De quem? Por quem? Para quem? Em meio a tanta perplexidade, uma das poucas certezas que temos é a de que estamos em meio a uma profunda crise de legitimidade das instituições, tidas como democráticas, e de um mal estar medonho em relação à democracia no país.

A falta de legitimidade invadiu as nossas instituições de representação. Parece que a coisa se esgotou, a descrença nesse tipo de representação é cada vez mais clara e maior, de modo muito especial com relação aos partidos políticos. A sociedade conservadora brasileira transformou os partidos em clubes privados, que funcionam à base de “serviços prestados” a determinadas clientelas e de outros esquemas de favorecimento.

Para quem já esqueceu, é bom lembrar que tudo começou, e piorou muito de lá para cá, com o famigerado “Pacote de Abril”, engendrado pelo General Golbery do Couto e Silva, que montou o sistema partidário em nosso país, em 1977, para que a ARENA pudesse continuar no comando. Este pacote fez a Justiça Eleitoral engolir um enorme entulho autoritário, e forçou os partidos políticos a fazerem coalizões para poder governar, ou seja, nenhum partido pôde mais, dali em diante, governar sozinho, todos foram obrigados a fazer as monstruosas e deformantes coligações partidárias, que acabaram por despersonalizar essas agremiações, lançando-as no descrédito em que hoje se encontram.

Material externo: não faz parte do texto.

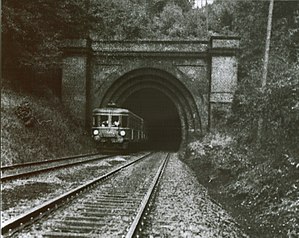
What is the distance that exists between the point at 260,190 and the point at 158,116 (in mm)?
33861

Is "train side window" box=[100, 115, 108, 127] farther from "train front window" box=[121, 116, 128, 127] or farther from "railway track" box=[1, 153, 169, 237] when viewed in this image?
"railway track" box=[1, 153, 169, 237]

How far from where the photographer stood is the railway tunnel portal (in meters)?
25.9

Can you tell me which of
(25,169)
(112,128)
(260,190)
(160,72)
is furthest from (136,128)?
(260,190)

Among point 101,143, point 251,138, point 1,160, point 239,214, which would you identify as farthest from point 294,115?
point 101,143

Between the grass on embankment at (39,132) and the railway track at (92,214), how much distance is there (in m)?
5.67

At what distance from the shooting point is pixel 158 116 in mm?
42188

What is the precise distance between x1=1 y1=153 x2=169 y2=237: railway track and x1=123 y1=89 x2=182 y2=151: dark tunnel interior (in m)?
23.8

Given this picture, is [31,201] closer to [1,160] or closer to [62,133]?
[1,160]

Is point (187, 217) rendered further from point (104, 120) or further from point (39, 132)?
point (104, 120)

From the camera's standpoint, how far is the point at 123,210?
7438mm

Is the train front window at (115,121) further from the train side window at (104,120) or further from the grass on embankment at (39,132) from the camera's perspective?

A crise de rejeição dos partidos arrastou este mal para o interior da própria democracia representativa. São poucos os que ainda se sentem representados pelo esquema que aí está. Partidos já não nos representam, nem, muito menos, governos. A crise de representação política está escancarada e visível na descrença e na desqualificação que a população, especialmente a mais jovens, devota hoje aos parlamentos e aos partidos. Há um desprezo generalizado por essas estruturas.

Apesar disto tudo, o importante é continuar trabalhando em prol da cidadania e da democracia. Estamos numa crise de passagem, e é preciso preencher os espaços vazios, que os partidos não mais conseguem ocupar. Que não se iludam os manipuladores, pois a sociedade civil sabe muito bem como preencher esses espaços. Até mesmo igrejas o estão fazendo, e a alta velocidade; basta ver o que vem acontecendo com a chamada “teologia da prosperidade” e com a invasão dos Legislativos por pastores e congregados.